>> start

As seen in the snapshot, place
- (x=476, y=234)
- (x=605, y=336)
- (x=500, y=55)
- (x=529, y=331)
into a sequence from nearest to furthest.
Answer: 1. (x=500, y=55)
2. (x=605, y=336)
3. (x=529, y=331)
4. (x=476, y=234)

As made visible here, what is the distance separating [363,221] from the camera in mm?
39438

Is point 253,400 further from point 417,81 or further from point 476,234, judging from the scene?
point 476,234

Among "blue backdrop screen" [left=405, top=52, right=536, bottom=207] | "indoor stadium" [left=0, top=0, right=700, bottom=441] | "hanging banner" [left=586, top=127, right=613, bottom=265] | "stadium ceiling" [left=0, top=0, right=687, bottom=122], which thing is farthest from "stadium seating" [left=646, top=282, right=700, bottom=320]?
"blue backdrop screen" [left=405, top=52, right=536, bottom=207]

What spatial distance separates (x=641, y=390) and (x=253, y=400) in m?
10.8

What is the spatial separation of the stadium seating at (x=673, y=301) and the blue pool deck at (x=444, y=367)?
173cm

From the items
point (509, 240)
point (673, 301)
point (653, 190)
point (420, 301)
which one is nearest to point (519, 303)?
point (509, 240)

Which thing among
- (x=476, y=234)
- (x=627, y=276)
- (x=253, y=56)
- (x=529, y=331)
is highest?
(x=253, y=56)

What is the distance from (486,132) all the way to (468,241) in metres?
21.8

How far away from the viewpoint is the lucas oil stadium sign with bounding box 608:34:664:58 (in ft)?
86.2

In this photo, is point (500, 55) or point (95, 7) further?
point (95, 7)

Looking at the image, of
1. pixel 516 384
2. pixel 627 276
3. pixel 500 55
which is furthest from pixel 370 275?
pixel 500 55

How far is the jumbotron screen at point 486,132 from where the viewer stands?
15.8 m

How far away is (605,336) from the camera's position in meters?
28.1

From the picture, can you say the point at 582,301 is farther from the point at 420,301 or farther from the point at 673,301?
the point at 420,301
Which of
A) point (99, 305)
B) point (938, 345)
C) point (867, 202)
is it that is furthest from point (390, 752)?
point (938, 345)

>> end
>> start

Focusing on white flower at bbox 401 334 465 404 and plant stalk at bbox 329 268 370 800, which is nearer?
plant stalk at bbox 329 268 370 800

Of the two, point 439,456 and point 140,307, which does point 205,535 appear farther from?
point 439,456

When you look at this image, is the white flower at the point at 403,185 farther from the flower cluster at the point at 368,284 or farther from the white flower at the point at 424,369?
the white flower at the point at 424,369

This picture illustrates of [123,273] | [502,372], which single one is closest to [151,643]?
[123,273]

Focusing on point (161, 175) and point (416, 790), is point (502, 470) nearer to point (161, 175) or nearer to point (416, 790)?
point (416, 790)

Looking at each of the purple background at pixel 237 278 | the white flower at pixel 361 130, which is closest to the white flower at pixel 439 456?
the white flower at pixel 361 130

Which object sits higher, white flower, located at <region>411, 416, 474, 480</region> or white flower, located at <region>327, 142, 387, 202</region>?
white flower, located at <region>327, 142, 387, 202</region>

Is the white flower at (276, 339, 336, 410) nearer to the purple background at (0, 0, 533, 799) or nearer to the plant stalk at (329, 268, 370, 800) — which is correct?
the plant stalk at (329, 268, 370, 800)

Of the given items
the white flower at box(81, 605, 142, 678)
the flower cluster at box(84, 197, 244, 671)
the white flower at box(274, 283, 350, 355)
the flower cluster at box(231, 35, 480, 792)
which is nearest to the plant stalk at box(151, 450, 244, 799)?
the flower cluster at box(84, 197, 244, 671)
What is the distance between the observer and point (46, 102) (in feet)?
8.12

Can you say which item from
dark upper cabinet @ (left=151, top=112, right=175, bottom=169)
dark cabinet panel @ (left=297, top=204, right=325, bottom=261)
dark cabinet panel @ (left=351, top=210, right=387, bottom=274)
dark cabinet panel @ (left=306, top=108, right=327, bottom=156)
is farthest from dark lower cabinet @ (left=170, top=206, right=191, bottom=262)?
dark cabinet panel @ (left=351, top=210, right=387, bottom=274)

>> end

> [Aim of the task] Copy out the entries above from the line containing "As seen in the snapshot, place" down to the line containing "4. (x=476, y=234)", substituting "farthest" for "furthest" and keeping everything else the same.

> [Completed task]
As seen in the snapshot, place
- (x=476, y=234)
- (x=605, y=336)
- (x=500, y=55)
- (x=529, y=331)
into a sequence from nearest to farthest.
Answer: 1. (x=500, y=55)
2. (x=605, y=336)
3. (x=529, y=331)
4. (x=476, y=234)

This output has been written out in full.